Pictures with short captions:
★ ★ ★

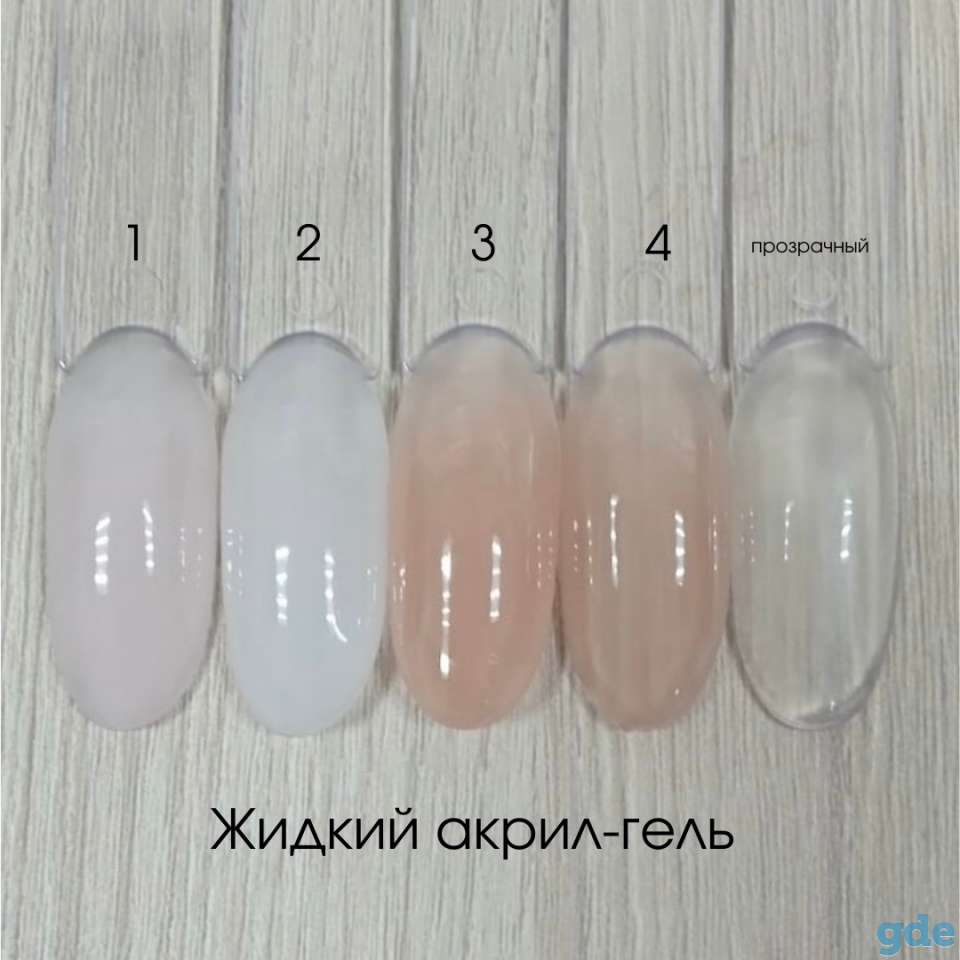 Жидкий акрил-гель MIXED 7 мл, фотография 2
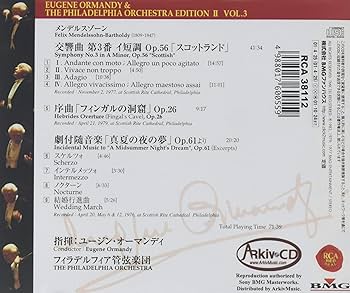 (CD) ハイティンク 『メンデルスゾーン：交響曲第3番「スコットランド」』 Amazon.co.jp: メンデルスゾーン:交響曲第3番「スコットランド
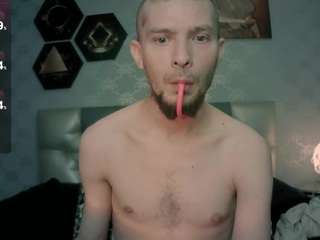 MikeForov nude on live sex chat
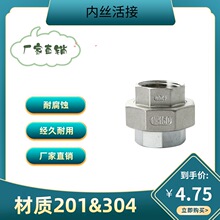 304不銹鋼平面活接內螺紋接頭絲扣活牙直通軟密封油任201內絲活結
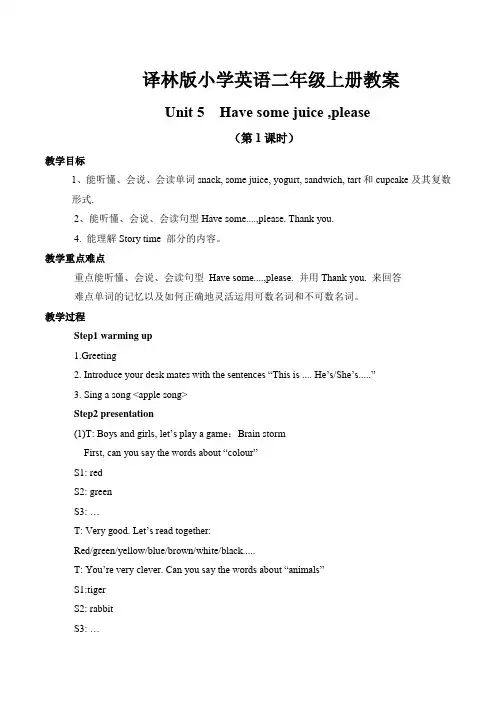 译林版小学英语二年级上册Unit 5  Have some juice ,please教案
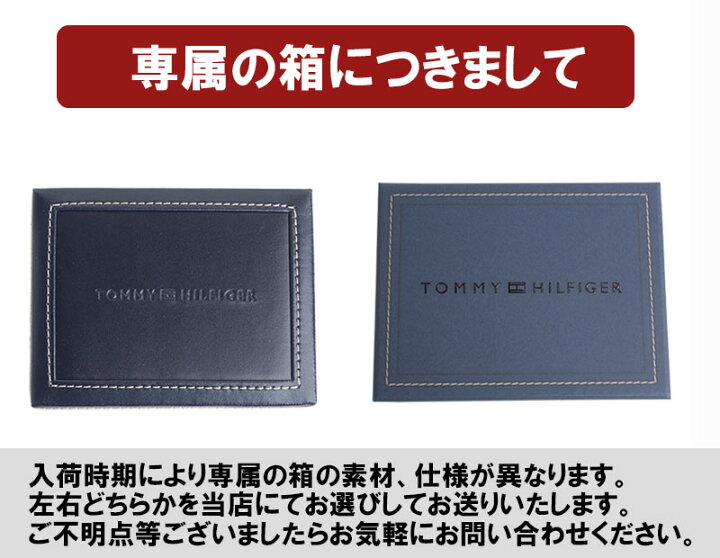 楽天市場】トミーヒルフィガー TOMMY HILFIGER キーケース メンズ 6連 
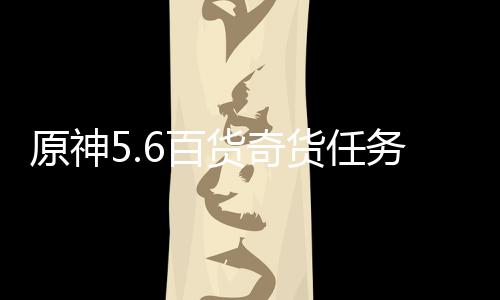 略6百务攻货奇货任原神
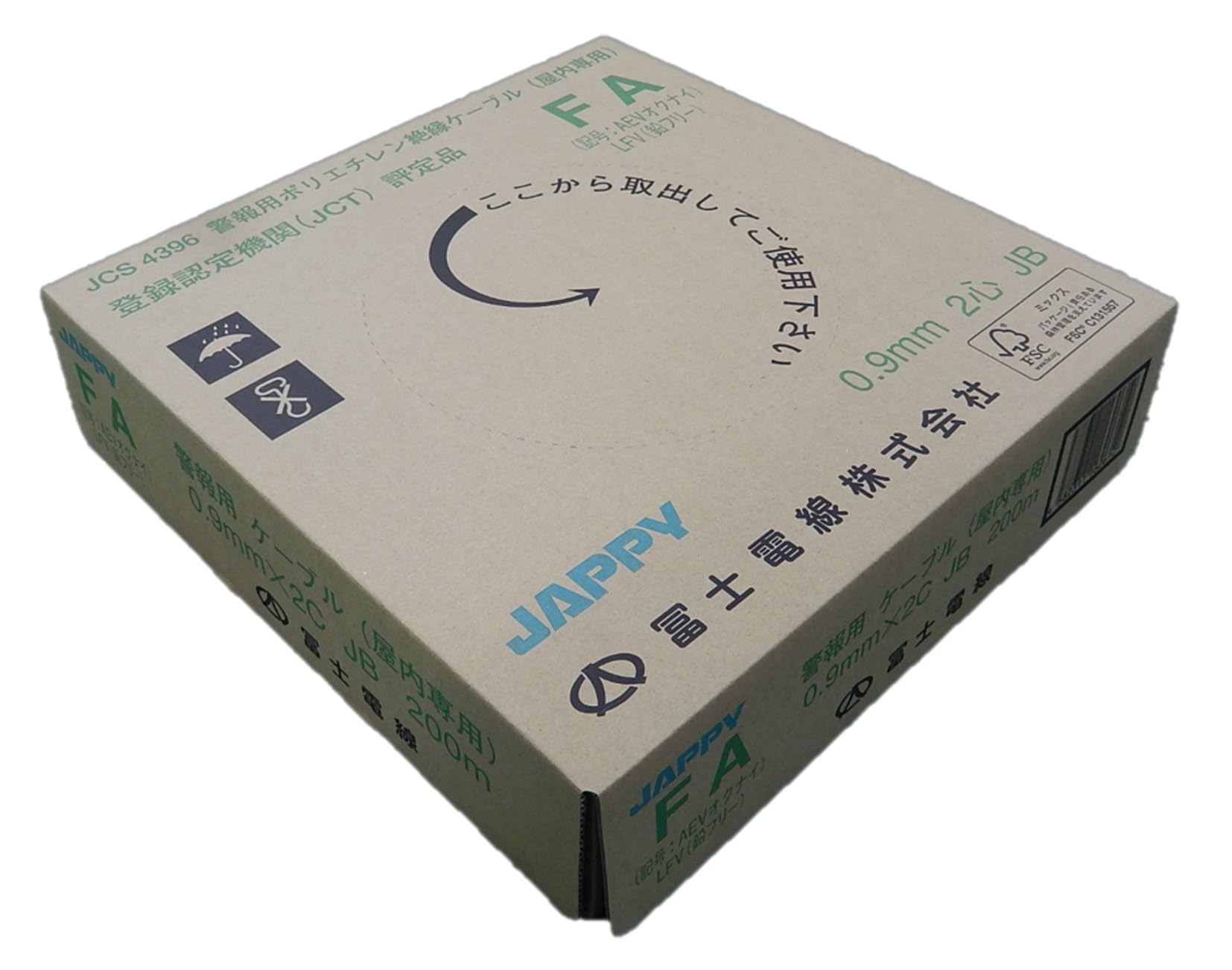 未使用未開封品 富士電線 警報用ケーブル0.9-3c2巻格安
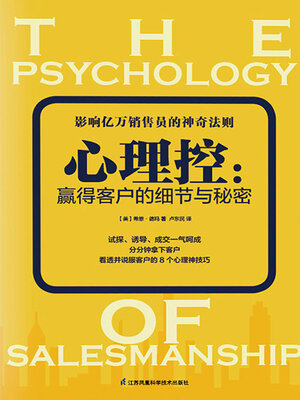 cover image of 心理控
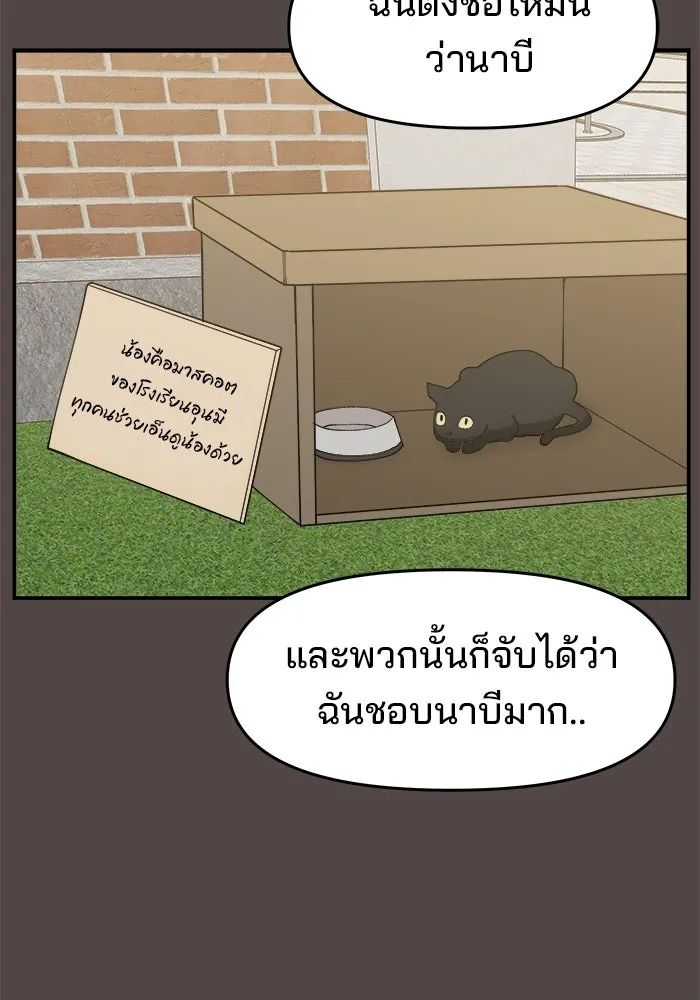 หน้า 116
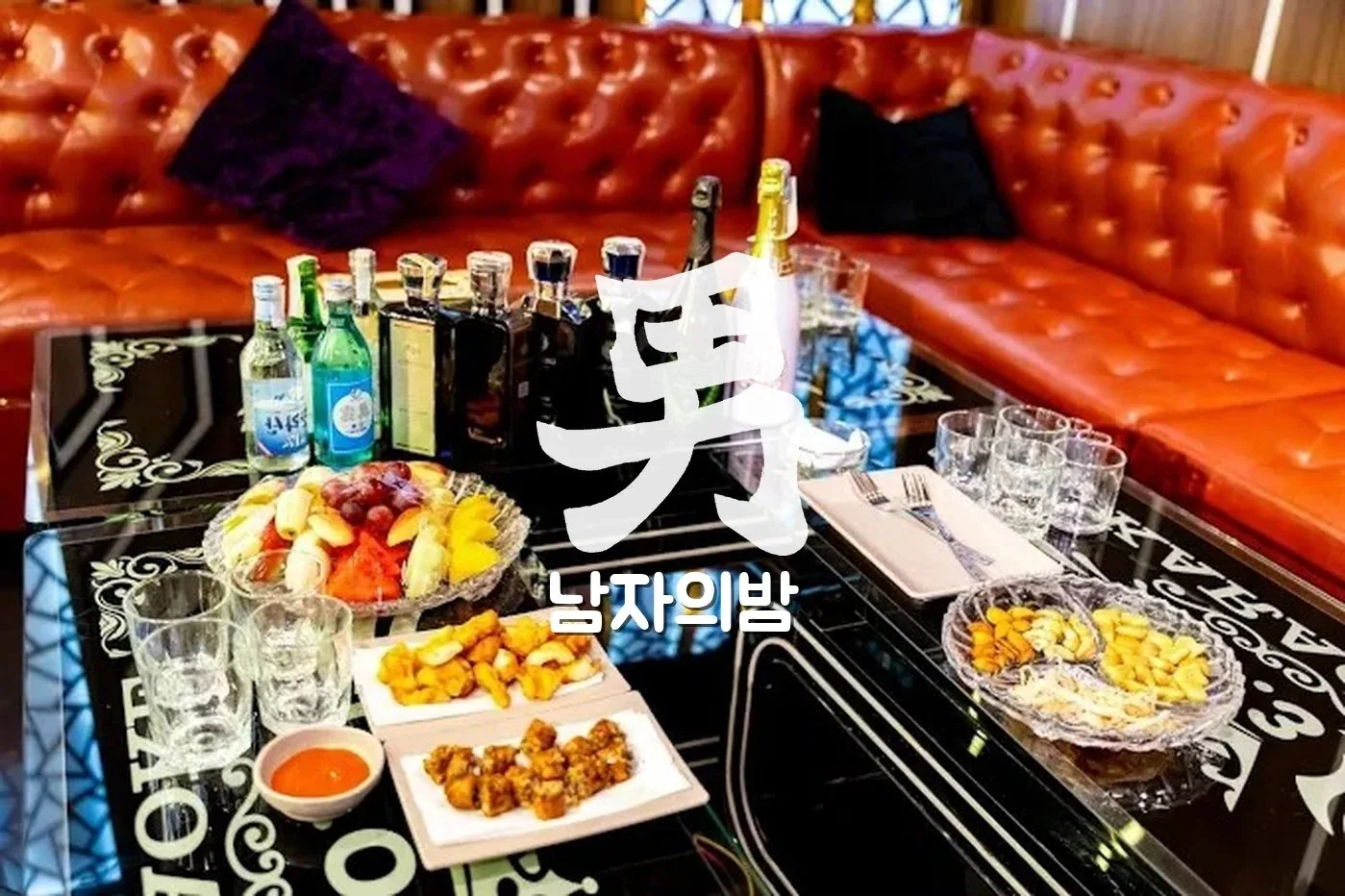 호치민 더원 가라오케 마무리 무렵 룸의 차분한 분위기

★ ★ ★

• _Exercise details_: Transcribe only the lines above that start at the line containing "(CD) ハイティンク 『メンデルスゾーン：交響曲第3番「スコットランド」』" and end at the line containing "略6百务攻货奇货任原神". Omit pictures.

• _Solution to this task_:
 (CD) ハイティンク 『メンデルスゾーン：交響曲第3番「スコットランド」』 Amazon.co.jp: メンデルスゾーン:交響曲第3番「スコットランド
 MikeForov nude on live sex chat
 304不銹鋼平面活接內螺紋接頭絲扣活牙直通軟密封油任201內絲活結
 译林版小学英语二年级上册Unit 5  Have some juice ,please教案
 楽天市場】トミーヒルフィガー TOMMY HILFIGER キーケース メンズ 6連 
 略6百务攻货奇货任原神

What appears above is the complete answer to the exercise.